I bit my lip, my throat hot and scratchy, then shook my head, no.
Below, Commander Chang ordered drinks for the room. Amidst the cheers and backslapping, he told of how he'd defeated the dread plasma beast of Proxima Ceti IV.
"We're not like them, are we?" I asked.
"Maybe once, a long time ago," Dad's voice came from somewhere behind us.
I glanced back and saw him squatting in the shadow of the bulkhead. There were more of us behind--fins, fur, feathers, and flesh crowding the tiny crawlway. Aunts, uncles, and cousins pressed close.
We watched as Chang finished his story, smile fading as the other officers began tales of their own exploits. The clamor grew until it was impossible to distinguish one boast from the next. The party broke into smaller and smaller knots, winding down until, at last, each officer stood alone, talking to no one.
"It's almost suppertime," my aunt said. "Shall we?"
I looked up at Dad. "I'm sorry for yelling at you."
"There's nothing to be sorry for." He smiled Mom's smile.

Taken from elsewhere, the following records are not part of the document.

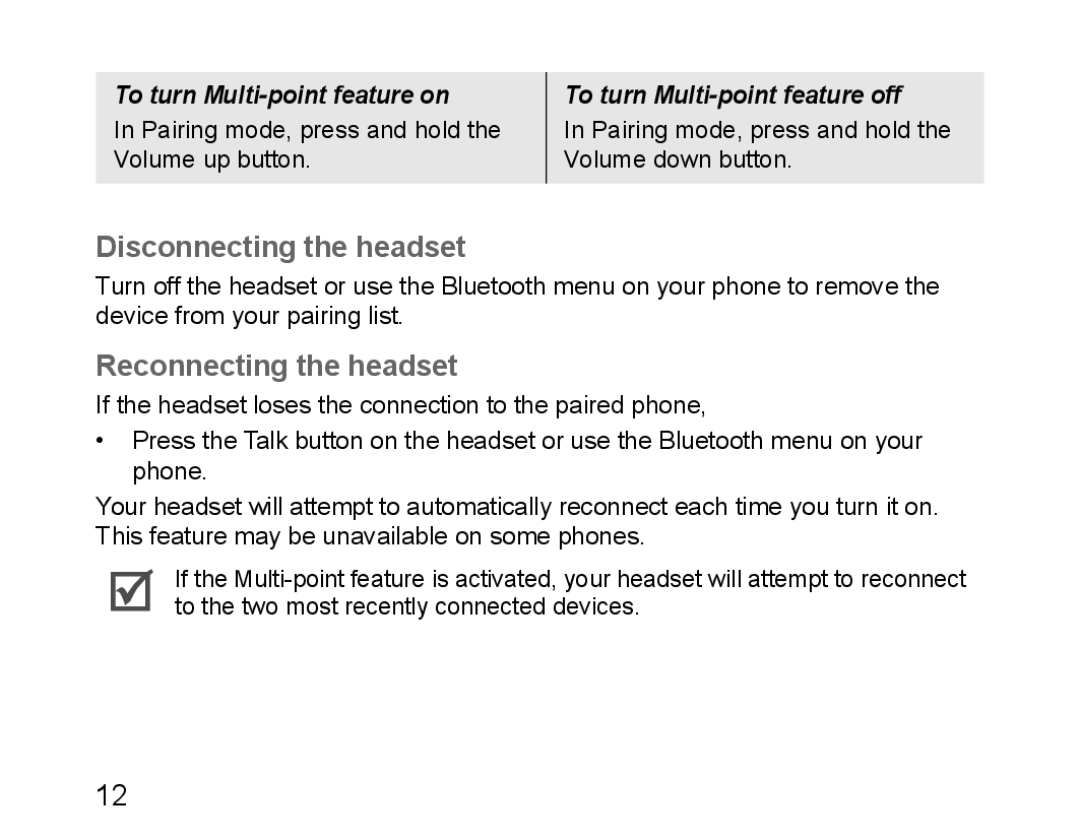 | To turn Multi-point feature on | To turn Multi-point feature off |
|---|---|
| In Pairing mode, press and hold the Volume up button. | In Pairing mode, press and hold the Volume down button. |

Disconnecting the headset

Turn off the headset or use the Bluetooth menu on your phone to remove the device from your pairing list.

Reconnecting the headset

If the headset loses the connection to the paired phone,

• Press the Talk button on the headset or use the Bluetooth menu on your phone.

Your headset will attempt to automatically reconnect each time you turn it on. This feature may be unavailable on some phones.

If the Multi-point feature is activated, your headset will attempt to reconnect to the two most recently connected devices.

12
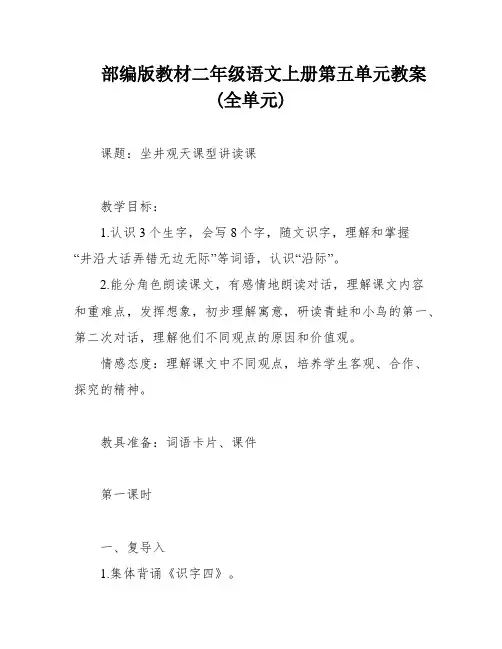 部编版教材二年级语文上册第五单元教案（全单元）

课题：坐井观天课型讲读课

教学目标：

1.认识3个生字，会写8个字，随文识字，理解和掌握“井沿大话弄错无边无际”等词语，认识“沿际”。

2.能分角色朗读课文，有感情地朗读对话，理解课文内容和重难点，发挥想象，初步理解寓意，研读青蛙和小鸟的第一、第二次对话，理解他们不同观点的原因和价值观。

情感态度：理解课文中不同观点，培养学生客观、合作、探究的精神。

教具准备：词语卡片、课件

第一课时

一、复导入

1.集体背诵《识字四》。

They all did.
"I'll be down soon." I turned back to the grate. "I just want to...."
Dad laid a hand on my shoulder, squeezed once, then left me. I didn't need to say anything. I knew they understood.
The mess was almost empty. Commander Chang sat alone, his glass forgotten on a nearby table. He stared silently out the mess's large viewport, the whole, immeasurable vastness of space stretched out beyond. At first, I thought he was looking at the stars, but as I watched I saw his gaze slip from the bright points of light to dwell upon the darkness in-between.

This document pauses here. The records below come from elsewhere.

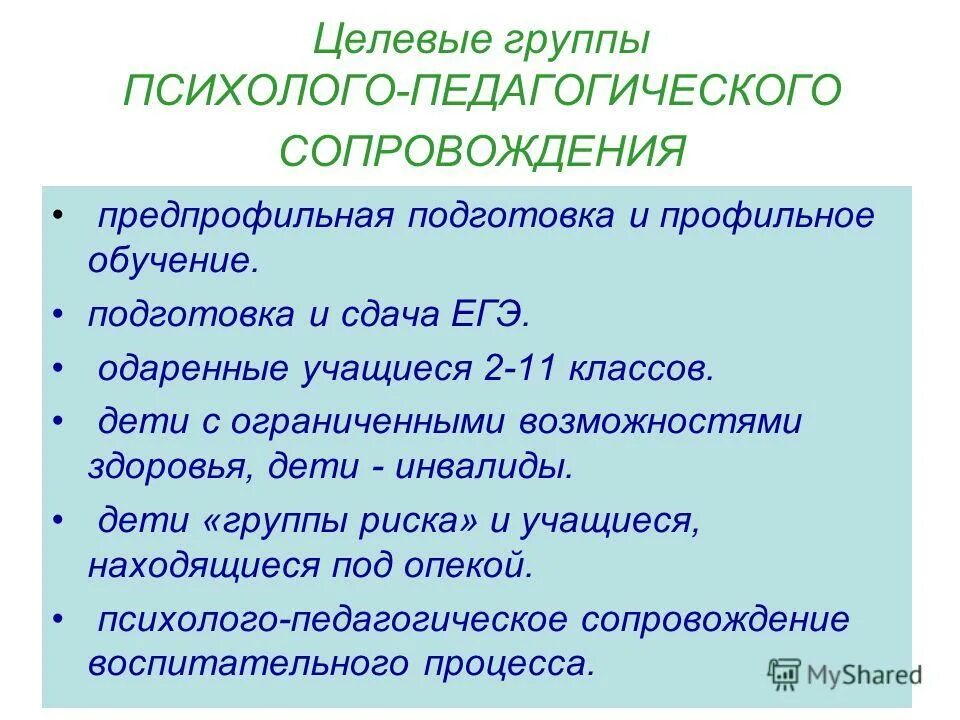 Целевые группы
ПСИХОЛОГО-ПЕДАГОГИЧЕСКОГО
СОПРОВОЖДЕНИЯ

• предпрофильная подготовка и профильное обучение.
• подготовка и сдача ЕГЭ.
• одаренные учащиеся 2-11 классов.
• дети с ограниченными возможностями здоровья, дети - инвалиды.
• дети «группы риска» и учащиеся, находящиеся под опекой.
• психолого-педагогическое сопровождение воспитательного процесса.

MyShared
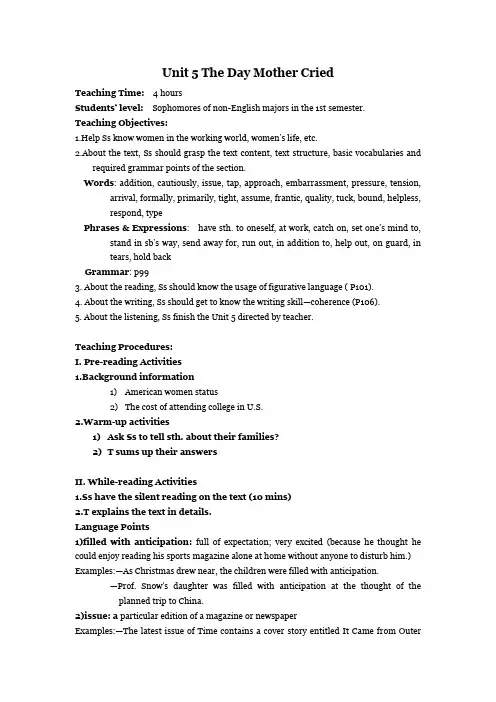 Unit 5 The Day Mother Cried

Teaching Time: 4 hours
Students' level: Sophomores of non-English majors in the 1st semester.
Teaching Objectives:
1.Help Ss know women in the working world, women's life, etc.
2.About the text, Ss should grasp the text content, text structure, basic vocabularies and required grammar points of the section.
Words: addition, cautiously, issue, tap, approach, embarrassment, pressure, tension, arrival, formally, primarily, tight, assume, frantic, quality, tuck, bound, helpless, respond, type
Phrases & Expressions: have sth. to oneself, at work, catch on, set one's mind to, stand in sb's way, send away for, run out, in addition to, help out, on guard, in tears, hold back
Grammar: p99
3. About the reading, Ss should know the usage of figurative language ( P101).
4. About the writing, Ss should get to know the writing skill—coherence (P106).
5. About the listening, Ss finish the Unit 5 directed by teacher.

Teaching Procedures:
I. Pre-reading Activities
1.Background information
1) American women status
2) The cost of attending college in U.S.
2.Warm-up activities
1) Ask Ss to tell sth. about their families?
2) T sums up their answers

II. While-reading Activities
1.Ss have the silent reading on the text (10 mins)
2.T explains the text in details.
Language Points
1)filled with anticipation: full of expectation; very excited (because he thought he could enjoy reading his sports magazine alone at home without anyone to disturb him.)
Examples:—As Christmas drew near, the children were filled with anticipation.
—Prof. Snow's daughter was filled with anticipation at the thought of the planned trip to China.
2)issue: a particular edition of a magazine or newspaper
Examples:—The latest issue of Time contains a cover story entitled It Came from Outer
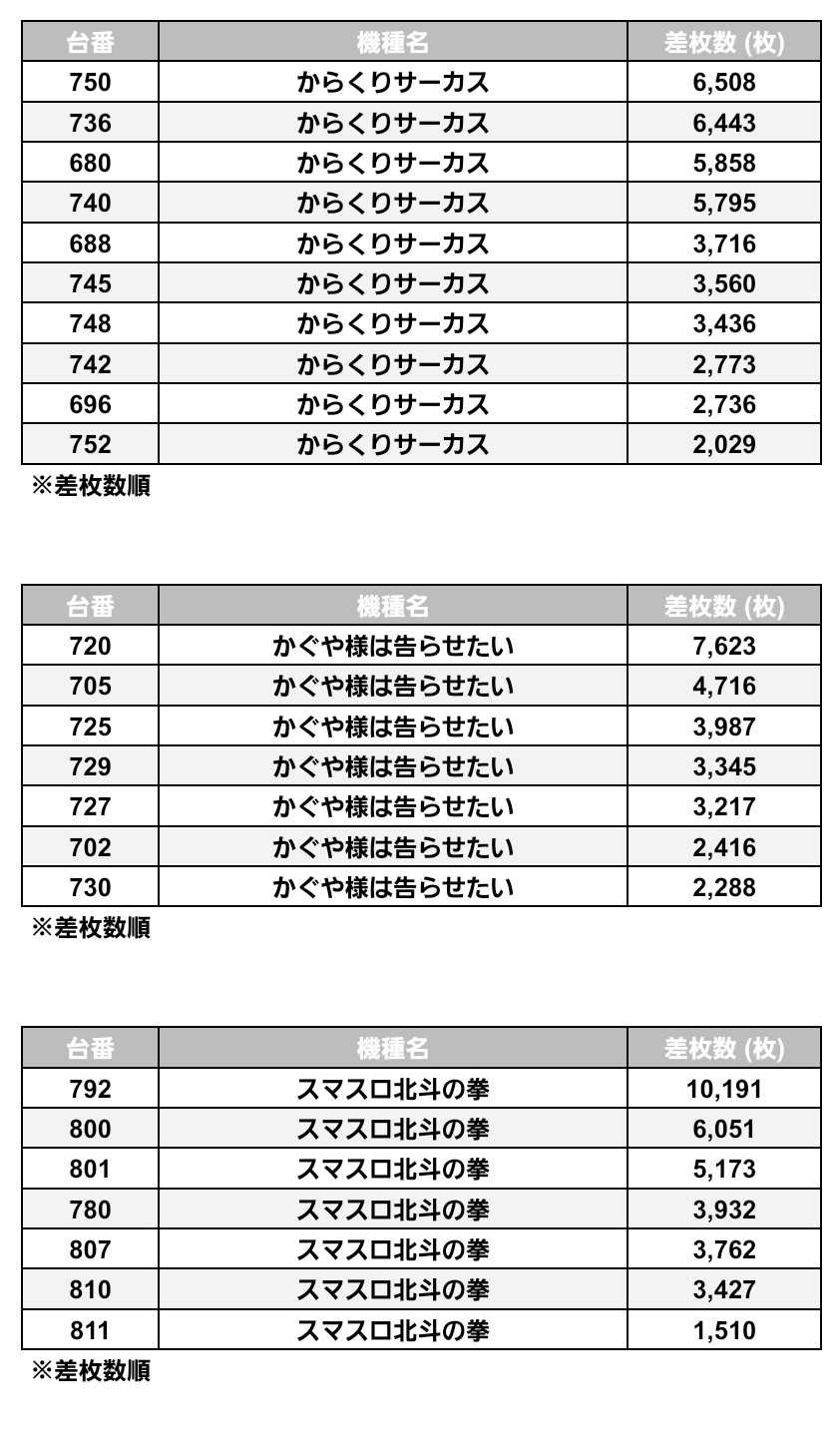 | 台番 | 機種名 | 差枚数 (枚) |
|---|---|---|
| 750 | からくりサーカス | 6,508 |
| 736 | からくりサーカス | 6,443 |
| 680 | からくりサーカス | 5,858 |
| 740 | からくりサーカス | 5,795 |
| 688 | からくりサーカス | 3,716 |
| 745 | からくりサーカス | 3,560 |
| 748 | からくりサーカス | 3,436 |
| 742 | からくりサーカス | 2,773 |
| 696 | からくりサーカス | 2,736 |
| 752 | からくりサーカス | 2,029 |

※差枚数順

| 台番 | 機種名 | 差枚数 (枚) |
|---|---|---|
| 720 | かぐや様は告らせたい | 7,623 |
| 705 | かぐや様は告らせたい | 4,716 |
| 725 | かぐや様は告らせたい | 3,987 |
| 729 | かぐや様は告らせたい | 3,345 |
| 727 | かぐや様は告らせたい | 3,217 |
| 702 | かぐや様は告らせたい | 2,416 |
| 730 | かぐや様は告らせたい | 2,288 |

※差枚数順

| 台番 | 機種名 | 差枚数 (枚) |
|---|---|---|
| 792 | スマスロ北斗の拳 | 10,191 |
| 800 | スマスロ北斗の拳 | 6,051 |
| 801 | スマスロ北斗の拳 | 5,173 |
| 780 | スマスロ北斗の拳 | 3,932 |
| 807 | スマスロ北斗の拳 | 3,762 |
| 810 | スマスロ北斗の拳 | 3,427 |
| 811 | スマスロ北斗の拳 | 1,510 |

※差枚数順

I thought of going to him, imagined the feel of my small hand in his, the shock of recognition as I told him who I was. He would be mortified, vividly, dramatically so. Maybe he would take me under his wing, up to the bright, sterile bridge, an acting junior ensign's uniform with my own silver pip on the collar--not gold, not yet, not while I was part of his story. Perhaps, eventually, my own ship, my own crew. I would pass them in the corridors, sit with them on shuttles, call them by their ranks, their designations, but they would look me in the eye and know that I knew. Would I still know?
I can't say it didn't appeal to me. I was young, but I was coming to understand.

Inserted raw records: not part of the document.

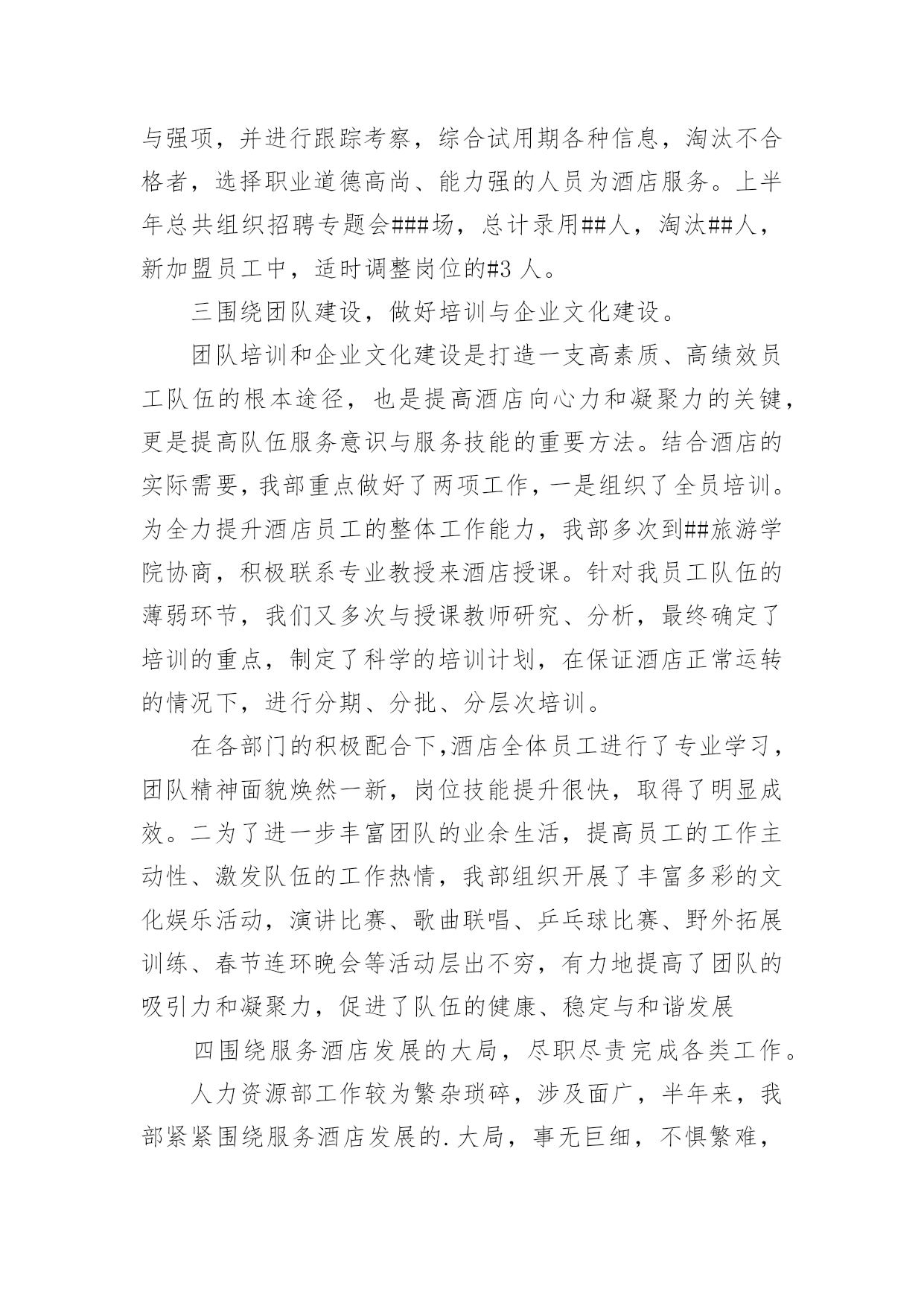 与强项，并进行跟踪考察，综合试用期各种信息，淘汰不合格者，选择职业道德高尚、能力强的人员为酒店服务。上半年总共组织招聘专题会###场，总计录用##人，淘汰##人，新加盟员工中，适时调整岗位的#3 人。

三围绕团队建设，做好培训与企业文化建设。

团队培训和企业文化建设是打造一支高素质、高绩效员工队伍的根本途径，也是提高酒店向心力和凝聚力的关键，更是提高队伍服务意识与服务技能的重要方法。结合酒店的实际需要，我部重点做好了两项工作，一是组织了全员培训。为全力提升酒店员工的整体工作能力，我部多次到##旅游学院协商，积极联系专业教授来酒店授课。针对我员工队伍的薄弱环节，我们又多次与授课教师研究、分析，最终确定了培训的重点，制定了科学的培训计划，在保证酒店正常运转的情况下，进行分期、分批、分层次培训。

在各部门的积极配合下,酒店全体员工进行了专业学习，团队精神面貌焕然一新，岗位技能提升很快，取得了明显成效。二为了进一步丰富团队的业余生活，提高员工的工作主动性、激发队伍的工作热情，我部组织开展了丰富多彩的文化娱乐活动，演讲比赛、歌曲联唱、乒乓球比赛、野外拓展训练、春节连环晚会等活动层出不穷，有力地提高了团队的吸引力和凝聚力，促进了队伍的健康、稳定与和谐发展

四围绕服务酒店发展的大局，尽职尽责完成各类工作。

人力资源部工作较为繁杂琐碎，涉及面广，半年来，我部紧紧围绕服务酒店发展的.大局，事无巨细，不惧繁难，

Someday I might go to him, to any of them--it didn't matter. For now though, I was late for dinner.
And my family was waiting.
The End
This story was first published on Friday, March 24th, 2017


Author Comments

In my day job I'm a data analyst and researcher (basically an academic redshirt), so I've always felt a certain kinship with the characters who get disintegrated, masticated, delaminated, and ultimately invalidated in service to the plot. Post Silver-Age, we've had plenty of stories deconstructing the lives of the rank-and-file--usually for humor, sometimes for pathos, but ultimately (at least in the stories I've read) there's the assumption that crew and officers share the same ethos, the same history, the same fundamental values.

It got me wondering what sort of culture might develop below decks. How might redshirts conceptualize, rationalize, and mythologize their place in a society that clearly viewed them as expendable?

Then, since I'm a genre writer, I naturally took it a few steps too far.